The house is quiet. I stand under the quiet whirring of a fan, in a new bedroom, folding new towels, in a new house, on a new street, in a new neighborhood. The girls are actually sleeping, exhausted from all the transitioning, the hubby working from a room down the hall, keyboard clicking away. Over the home, I feel a peace and contentment. Over the neighborhood, I feel bit lonely, missing our old rendezvous at the trampoline and hearing all the kids traipsing through our old backyard, heading home from school, shoulders laden with backpacks and voices chattering through the trees. I wonder if we’ll ever have that here in this new place. I wrestle discouragement over how most neighbors in America wave from the mailbox, half hour conversations in the middle of the street not a usual occurrence like on our old lane.
I hear voices outside, outdoor crying breaking the slow hum of our afternoon. I glance out my upstairs window to find a toppled red tricycle in the street in front of our house, and a little girl holding her knee close, tears watering our grass. Big brother bends over her, his own bike quickly discarded nearby. My instinct tells me to run out, but I hesitate, not wanting to scare a tiny, hurt girl even more by some stranger running out of her house, coming to the “rescue.” I watch one more moment, but my Mama heart can tell, this is not some “just-let-me-gather-my-senses,” little-girl fall. Those wails are ones of boo-boos that definitely need band-aids. I throw my hesitancy, along with the half-folded towel upon the bed, and run down the stairs and out the front door.

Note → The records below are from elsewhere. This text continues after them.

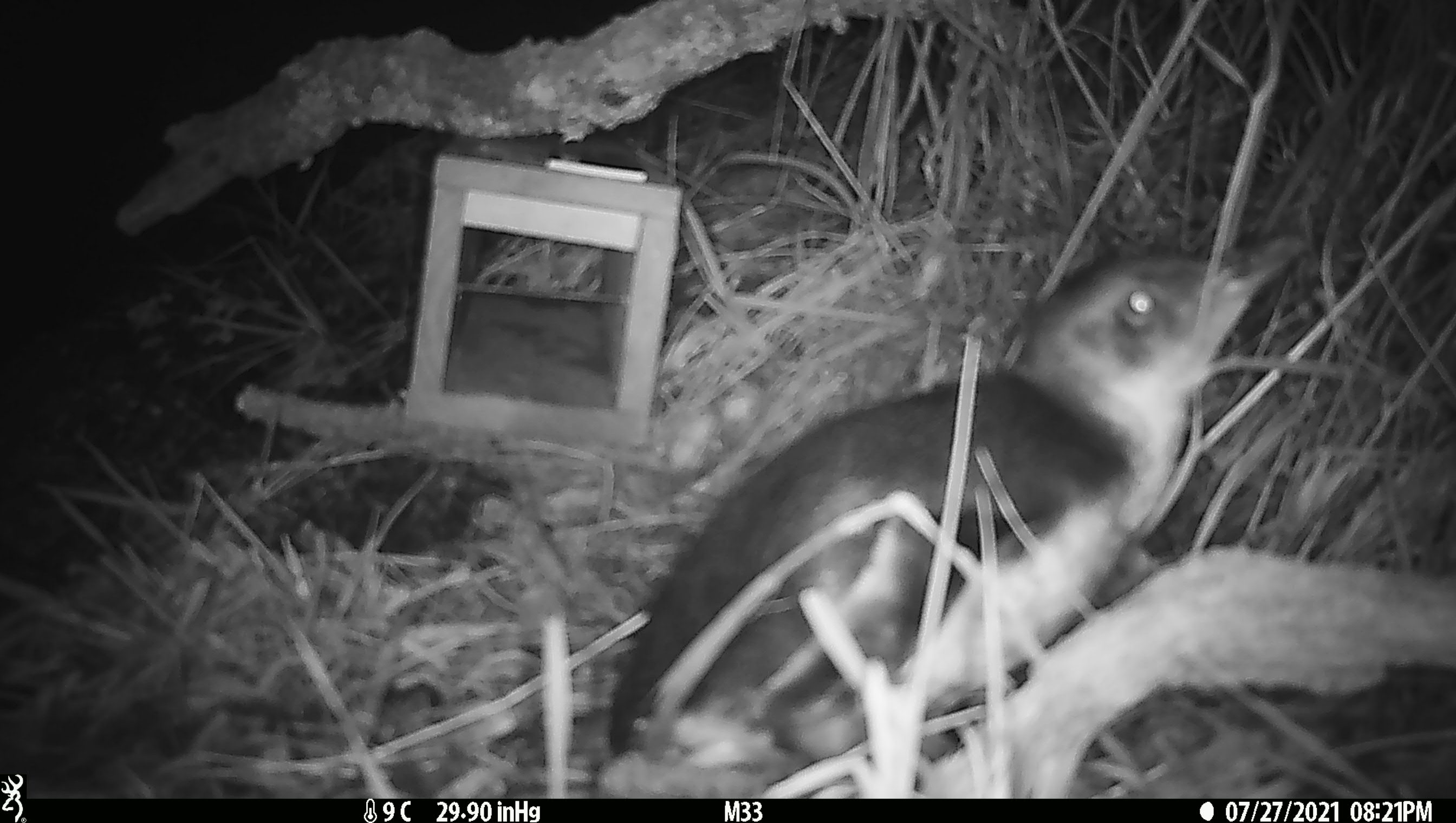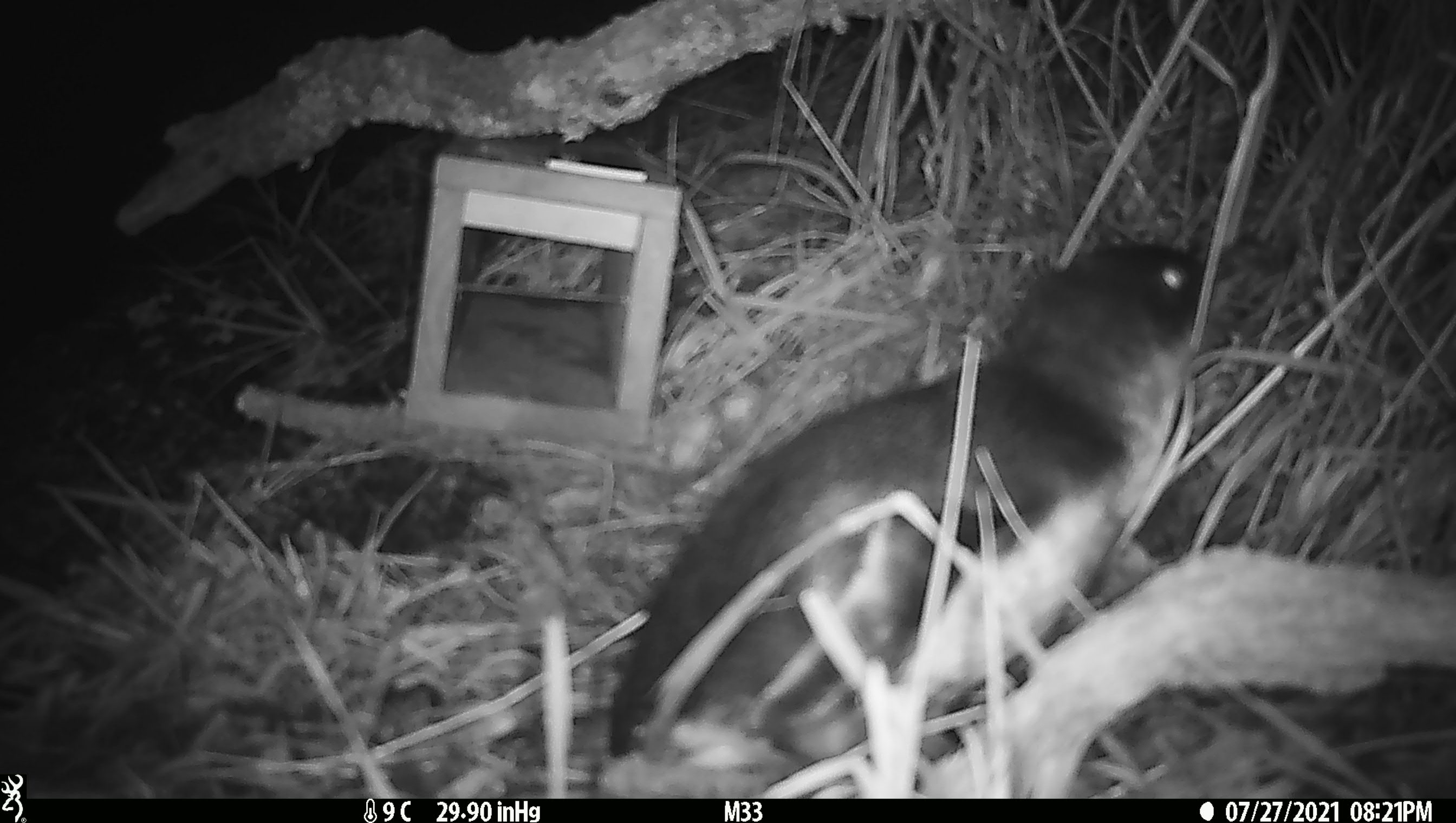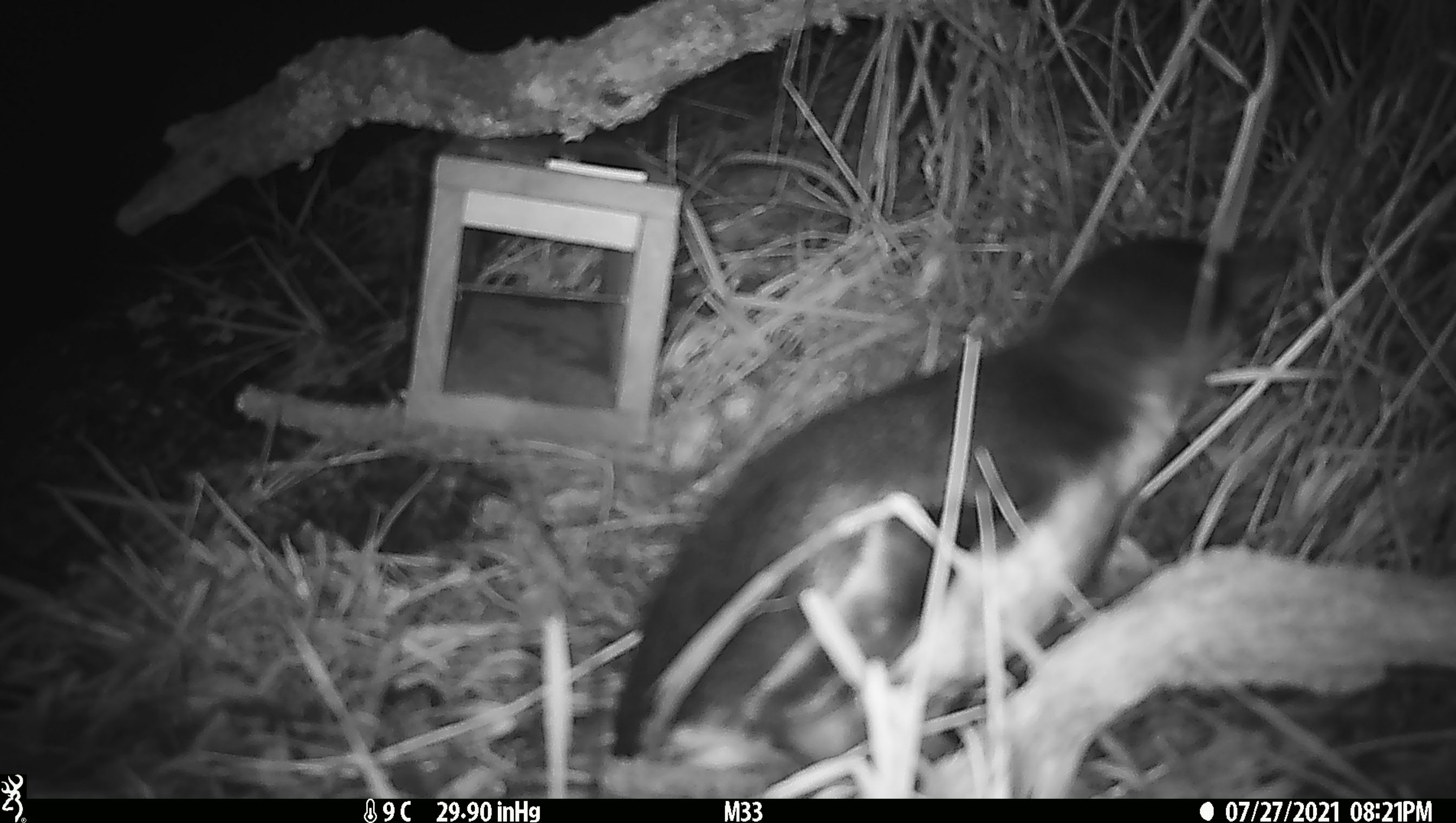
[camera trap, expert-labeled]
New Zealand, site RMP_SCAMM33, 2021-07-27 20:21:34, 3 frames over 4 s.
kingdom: Animalia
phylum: Chordata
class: Aves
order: Sphenisciformes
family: Spheniscidae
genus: Eudyptula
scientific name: Eudyptula minor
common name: little blue penguin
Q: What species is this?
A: Little blue penguin (Eudyptula minor).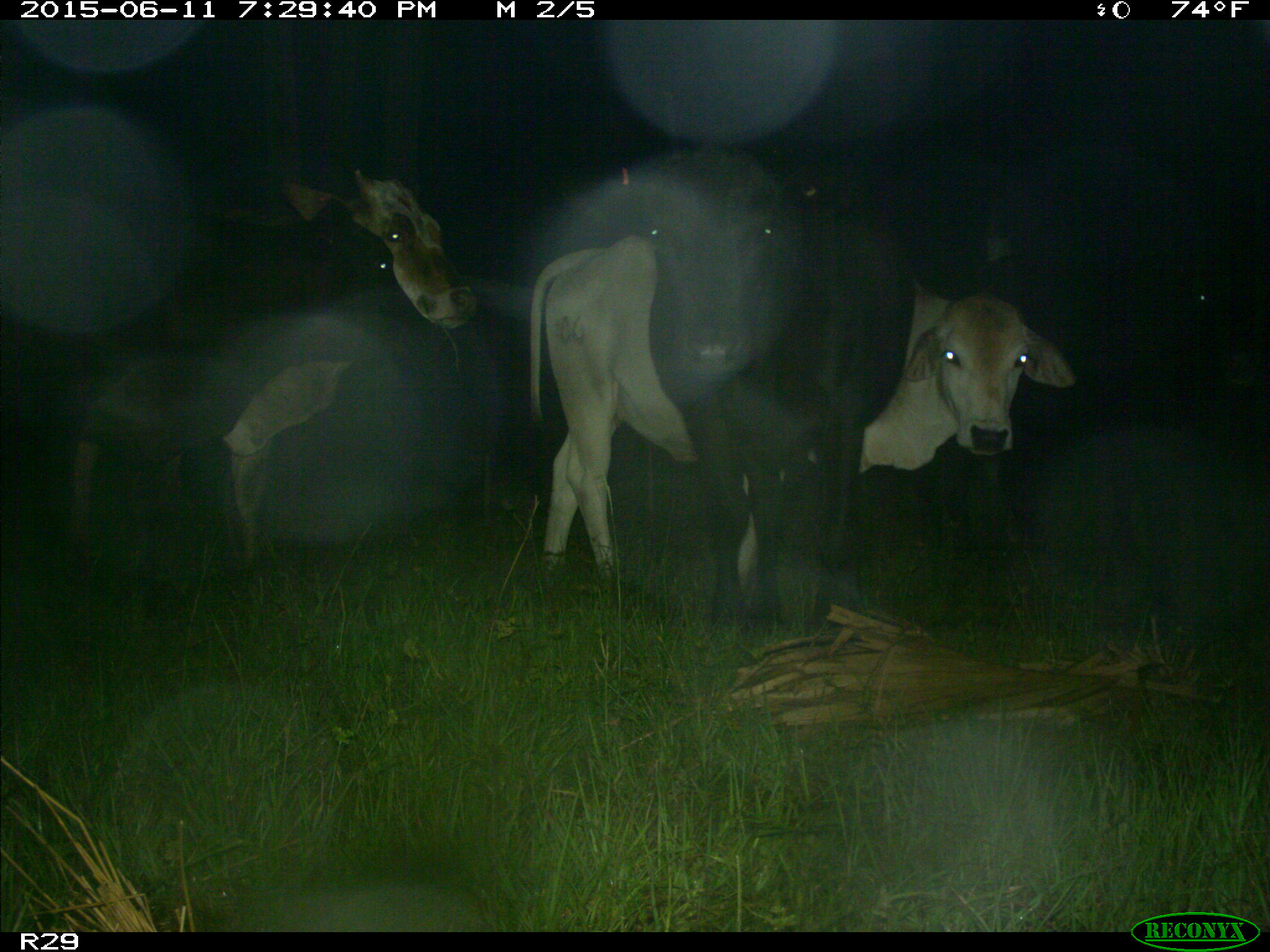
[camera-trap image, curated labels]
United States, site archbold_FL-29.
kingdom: Animalia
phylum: Chordata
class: Mammalia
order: Artiodactyla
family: Bovidae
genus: Bos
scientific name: Bos taurus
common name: domestic cow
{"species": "Bos taurus (domestic cow)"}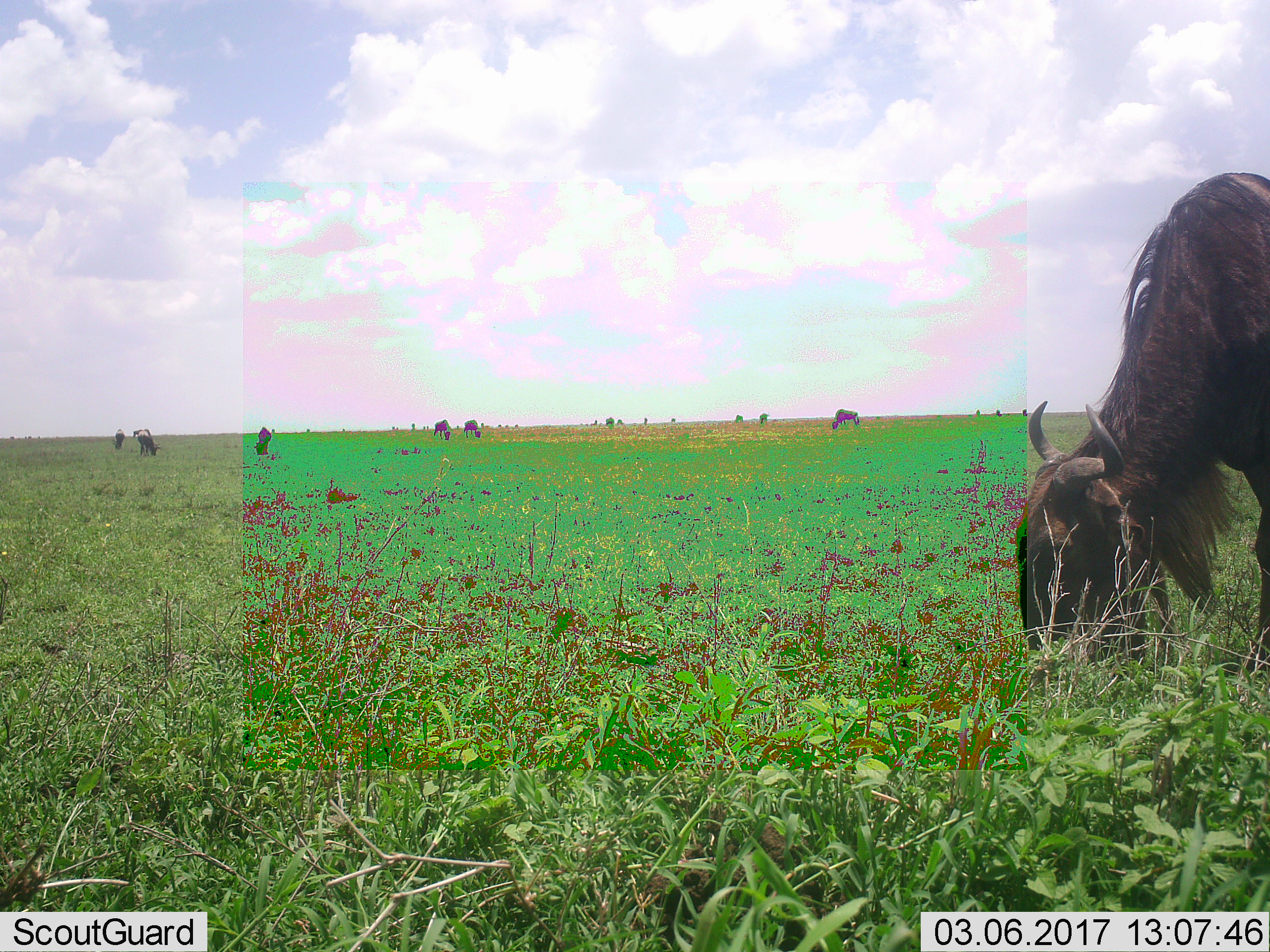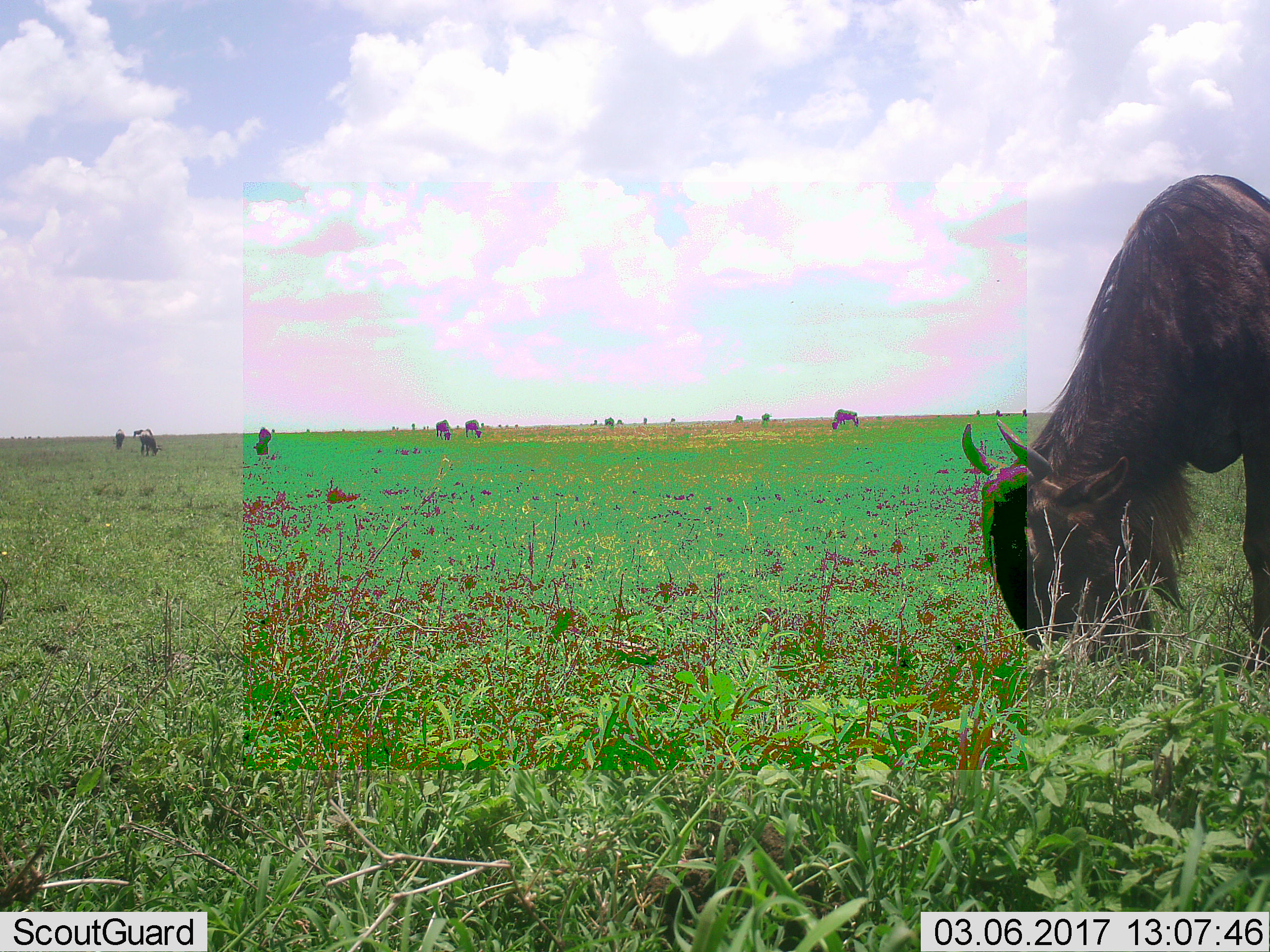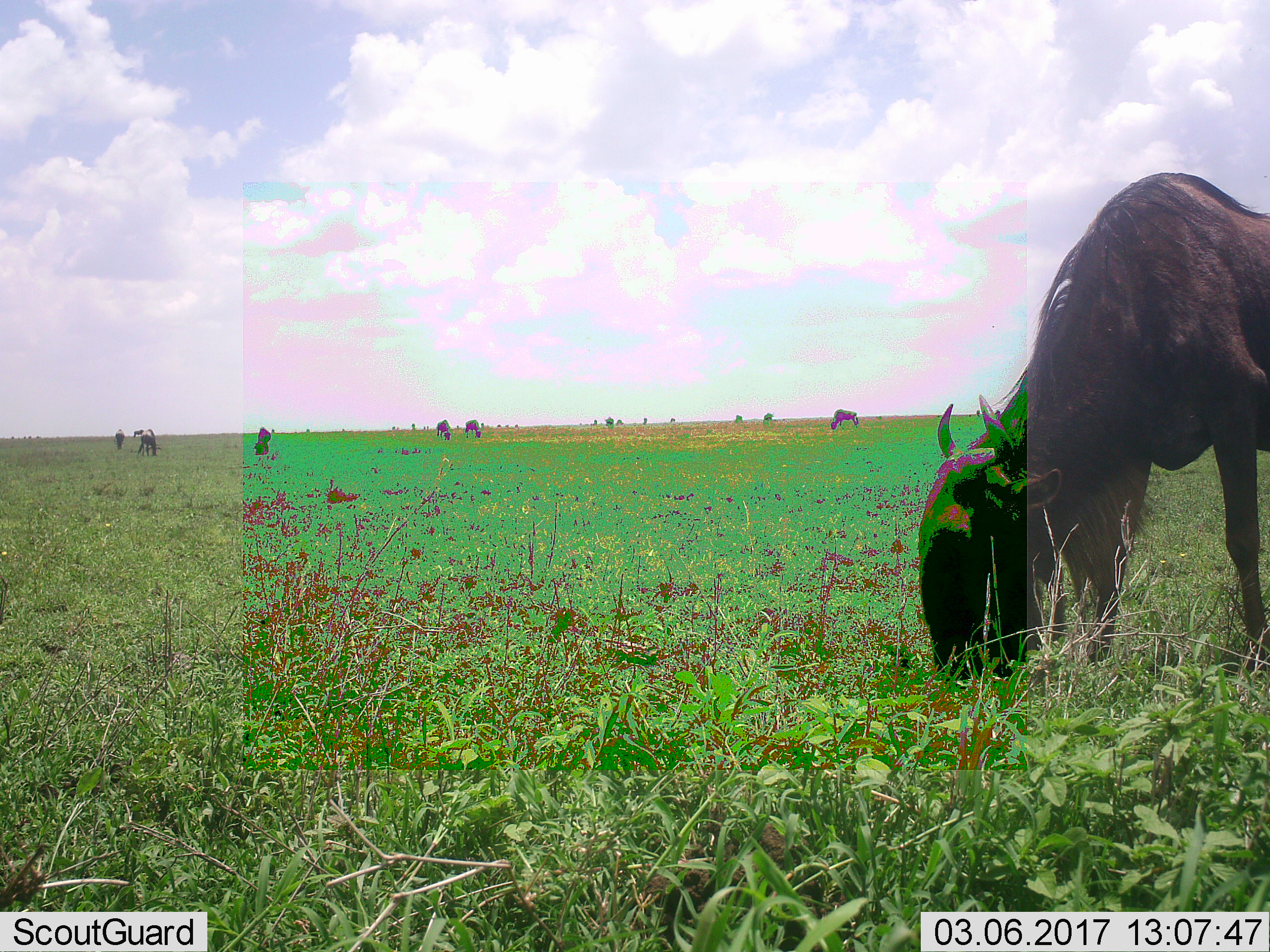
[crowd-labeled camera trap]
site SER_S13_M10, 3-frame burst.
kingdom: Animalia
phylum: Chordata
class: Mammalia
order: Artiodactyla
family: Bovidae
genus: Connochaetes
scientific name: Connochaetes taurinus taurinus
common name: blue wildebeest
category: wildebeestblue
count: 7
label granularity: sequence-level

Big brother looks up. He’s holding a thermos over little sister’s knee, washing off blood and dirt. My heart melts in the Tennessee sun. I introduce myself through the hurt tears and ask how close they live and if she’d like a bandaid? Brown, tear-filled eyes find strength to nod and I run in and out again with Lisa Franks and Neosporin.
She stops crying.
“I didn’t know you had those bandaids,” little three-year-old girl says, pleased.
“Yes,” I say, smiling that something like glaring pink and purple can make a little girl so happy.
“Yes, I have two little girls and they just love these bandaids. My oldest is almost 5 and my youngest is 2 and they’re just dying to meet a little girl like you. They’re sleeping right now because we just moved in and they’re pretty tired, but you come back any time you want and they’d just love to play.”
Her eyes light up and I think I’ve just met my first true friend of the neighborhood. My heart brims.
I am learning that life is a constant ebb and flow and nothing, save One, ever stays the same. Marriages, friendships, neighborhoods, day-to-day living, they all change as life’s web is spun to contain all our Creator wants to give us. Change is exciting. It’s hard. It’s scary. It’s fun. And even though things change, they don’t have to change for worse. We hold on to all that was, everything and everyone still a part of us, forever. And we open hands and arms wide, accepting all the Lord still has for us. Moving does not mean you let go. It just means you hold those you love from a different angle.